Two weeks later at Monaco Vainio took the championship lead from Evans after his first series win from pole position in the feature race. He was joined on the podium by Atech CRS GP's Tamás Pál Kiss and Ocean Racing Technology's Kevin Ceccon. Stöckinger, who started from reverse pole, celebrated his first series win. Félix da Costa and Abt completed the podium. The race was noted by two huge accidents between Carlin team-mates Alex Brundle and William Buller, and between Marussia Manor Racing's Dmitry Suranovich and Daly.

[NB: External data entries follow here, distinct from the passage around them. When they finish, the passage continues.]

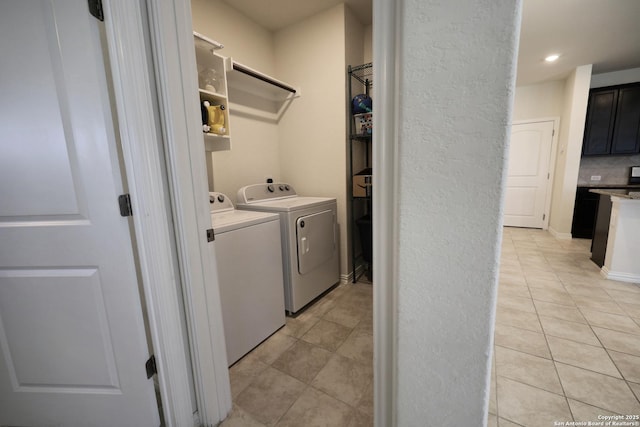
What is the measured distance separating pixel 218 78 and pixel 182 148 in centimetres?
115

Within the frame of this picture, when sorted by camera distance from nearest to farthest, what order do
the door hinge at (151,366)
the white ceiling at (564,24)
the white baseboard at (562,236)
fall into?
1. the door hinge at (151,366)
2. the white ceiling at (564,24)
3. the white baseboard at (562,236)

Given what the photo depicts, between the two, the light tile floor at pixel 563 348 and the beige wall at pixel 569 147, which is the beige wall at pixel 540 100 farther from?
the light tile floor at pixel 563 348

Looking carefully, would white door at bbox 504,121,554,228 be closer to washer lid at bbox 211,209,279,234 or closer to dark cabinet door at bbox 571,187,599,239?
dark cabinet door at bbox 571,187,599,239

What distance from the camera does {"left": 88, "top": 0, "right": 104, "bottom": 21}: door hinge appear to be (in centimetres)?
89

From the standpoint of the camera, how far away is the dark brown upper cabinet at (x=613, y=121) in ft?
12.1

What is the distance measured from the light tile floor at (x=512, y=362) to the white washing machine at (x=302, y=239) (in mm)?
182

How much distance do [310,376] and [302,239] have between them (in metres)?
0.94

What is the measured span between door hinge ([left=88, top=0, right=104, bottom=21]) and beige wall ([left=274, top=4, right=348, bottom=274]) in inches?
72.3

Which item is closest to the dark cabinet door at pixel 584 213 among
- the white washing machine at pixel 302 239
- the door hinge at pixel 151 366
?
the white washing machine at pixel 302 239

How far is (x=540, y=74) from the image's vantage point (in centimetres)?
388

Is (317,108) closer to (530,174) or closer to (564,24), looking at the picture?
(564,24)

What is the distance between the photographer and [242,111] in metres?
2.37

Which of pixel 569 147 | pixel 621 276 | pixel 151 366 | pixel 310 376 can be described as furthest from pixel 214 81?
pixel 569 147

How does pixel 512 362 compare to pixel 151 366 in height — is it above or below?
below
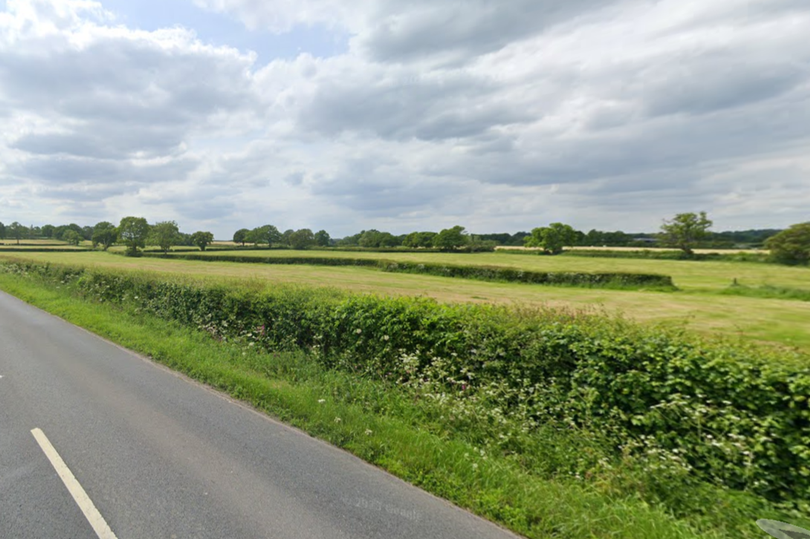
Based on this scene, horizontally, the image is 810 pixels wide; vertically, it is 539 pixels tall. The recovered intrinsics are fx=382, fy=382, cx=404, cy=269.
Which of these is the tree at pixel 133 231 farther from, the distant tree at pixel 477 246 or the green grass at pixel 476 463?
the green grass at pixel 476 463

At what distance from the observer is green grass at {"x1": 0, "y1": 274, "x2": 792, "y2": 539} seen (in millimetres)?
3545

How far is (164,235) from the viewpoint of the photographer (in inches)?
3947

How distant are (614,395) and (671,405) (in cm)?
→ 62

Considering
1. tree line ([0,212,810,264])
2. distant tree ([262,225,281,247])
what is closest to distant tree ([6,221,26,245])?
tree line ([0,212,810,264])

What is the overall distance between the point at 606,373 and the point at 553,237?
92.8 m

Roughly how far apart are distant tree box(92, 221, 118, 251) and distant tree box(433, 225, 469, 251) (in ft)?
313

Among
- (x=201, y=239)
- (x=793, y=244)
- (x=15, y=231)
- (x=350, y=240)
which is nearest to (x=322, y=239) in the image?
(x=350, y=240)

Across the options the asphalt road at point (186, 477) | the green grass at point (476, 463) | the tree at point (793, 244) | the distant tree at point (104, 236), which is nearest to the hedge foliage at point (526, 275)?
the tree at point (793, 244)

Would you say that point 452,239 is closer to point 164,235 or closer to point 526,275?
point 526,275

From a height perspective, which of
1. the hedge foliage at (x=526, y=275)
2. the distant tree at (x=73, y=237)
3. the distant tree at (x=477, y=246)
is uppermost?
the distant tree at (x=73, y=237)

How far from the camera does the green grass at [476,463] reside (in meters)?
3.54

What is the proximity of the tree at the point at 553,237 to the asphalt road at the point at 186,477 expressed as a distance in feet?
291

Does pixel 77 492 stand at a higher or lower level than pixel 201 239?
lower

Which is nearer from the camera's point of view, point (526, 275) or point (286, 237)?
point (526, 275)
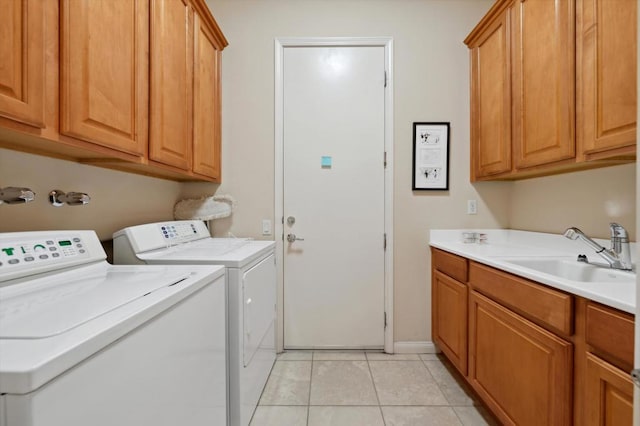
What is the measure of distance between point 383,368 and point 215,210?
1696 mm

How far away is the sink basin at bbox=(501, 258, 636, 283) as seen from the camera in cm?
127

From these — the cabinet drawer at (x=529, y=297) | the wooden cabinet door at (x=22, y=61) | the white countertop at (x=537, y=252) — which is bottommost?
the cabinet drawer at (x=529, y=297)

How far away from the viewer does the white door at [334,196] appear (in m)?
2.35

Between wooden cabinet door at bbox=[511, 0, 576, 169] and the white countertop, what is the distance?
0.53 meters

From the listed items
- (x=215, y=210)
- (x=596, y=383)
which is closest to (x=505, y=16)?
(x=596, y=383)

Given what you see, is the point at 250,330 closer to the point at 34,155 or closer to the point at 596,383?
the point at 34,155

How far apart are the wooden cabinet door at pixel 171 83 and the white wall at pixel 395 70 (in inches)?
22.2

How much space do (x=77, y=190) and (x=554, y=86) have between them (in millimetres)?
2370

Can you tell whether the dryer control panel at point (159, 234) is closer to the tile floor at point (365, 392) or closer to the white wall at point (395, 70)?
the white wall at point (395, 70)

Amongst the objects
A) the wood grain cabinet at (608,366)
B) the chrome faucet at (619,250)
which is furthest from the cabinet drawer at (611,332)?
the chrome faucet at (619,250)

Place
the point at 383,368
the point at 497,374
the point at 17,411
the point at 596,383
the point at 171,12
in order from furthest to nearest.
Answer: the point at 383,368 → the point at 171,12 → the point at 497,374 → the point at 596,383 → the point at 17,411

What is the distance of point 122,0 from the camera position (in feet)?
3.94

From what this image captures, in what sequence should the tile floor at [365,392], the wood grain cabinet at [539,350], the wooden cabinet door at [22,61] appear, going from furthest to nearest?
the tile floor at [365,392], the wood grain cabinet at [539,350], the wooden cabinet door at [22,61]

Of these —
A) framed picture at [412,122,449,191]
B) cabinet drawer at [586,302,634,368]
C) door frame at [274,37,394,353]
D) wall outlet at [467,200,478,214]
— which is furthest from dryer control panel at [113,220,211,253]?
wall outlet at [467,200,478,214]
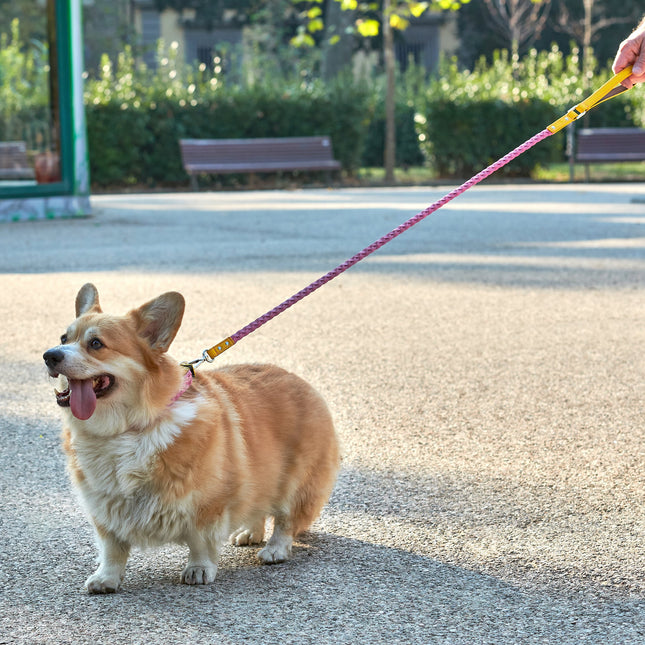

The next series stop was at Valencia Street Circuit, where Mitch Evans regained championship lead with win from pole. Aaro Vainio was second, while David Fumanelli scored his first series podium. Like at Monaco the win in the sprint race was claimed by reverse polesitter. This time it was Jenzer Motorsport's Patric Niederhauser, who won the race in GP3 for the first time. Abt and Laine completed the podium.

Prior Silverstone round António Félix da Costa became part of the Red Bull Junior Team and his results increased. He scored his first win of the season, despite start behind championship leaders Evans and Vainio, who joined Félix da Costa on podium. Tyre strategy enabled William Buller to claim the victory in the second race starting from last row on the grid. Daly and Niederhauser completed the podium.

Daniel Abt scored his first pole position on the home soil at Hockenheim. But wet race conditions helped Patric Niederhauser score his second win. Conor Daly and Trident Racing's Giovanni Venturini joined him on podium. Evans extended championship lead by winning the sprint race. He was joined by Lotus GP's Abt and Daly. The race was noted by airborne accidents which left Vicky Piria and Fabiano Machado with injuries.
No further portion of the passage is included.